L'insuffisance cardiaque congestive se développe lorsque le muscle cardiaque devient trop faible, trop rigide, ou les deux à la fois, pour assurer une circulation sanguine normale. Il ne s'agit pas d'un événement soudain comme un infarctus du myocarde, mais d'une affection chronique qui peut s'aggraver sur des mois ou des années si elle n'est pas traitée. L'insuffisance cardiaque gauche, la forme la plus courante, survient lorsque le ventricule gauche ne peut pas pomper ou se remplir correctement ; l'insuffisance cardiaque droite signifie que le cœur a du mal à envoyer le sang vers les poumons pour l'oxygéner, et elle fait souvent suite à une insuffisance cardiaque gauche installée depuis longtemps.
Les médecins classent également l'insuffisance cardiaque selon la fraction d'éjection, c'est-à-dire le pourcentage de sang que le ventricule gauche expulse à chaque battement ; une valeur normale se situe entre 55 et 70 % environ.

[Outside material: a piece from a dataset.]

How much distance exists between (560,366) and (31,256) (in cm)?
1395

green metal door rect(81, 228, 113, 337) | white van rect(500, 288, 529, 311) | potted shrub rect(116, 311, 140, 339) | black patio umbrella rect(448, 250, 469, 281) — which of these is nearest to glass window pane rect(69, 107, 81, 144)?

L'ICFEr (insuffisance cardiaque à fraction d'éjection réduite) signifie que la chambre de pompage s'est affaiblie et n'expulse que 40 % ou moins du sang à chaque battement. L'ICFEp (insuffisance cardiaque à fraction d'éjection préservée) signifie que le cœur se contracte encore normalement, à 50 % ou plus, mais est devenu trop rigide pour se remplir correctement, et ne parvient donc toujours pas à répondre aux besoins de l'organisme. L'ICFEm, avec une fraction d'éjection comprise entre 41 et 49 %, se situe entre les deux. Les médecins évaluent par ailleurs le retentissement de l'insuffisance cardiaque sur les activités quotidiennes à l'aide des classes fonctionnelles de la NYHA.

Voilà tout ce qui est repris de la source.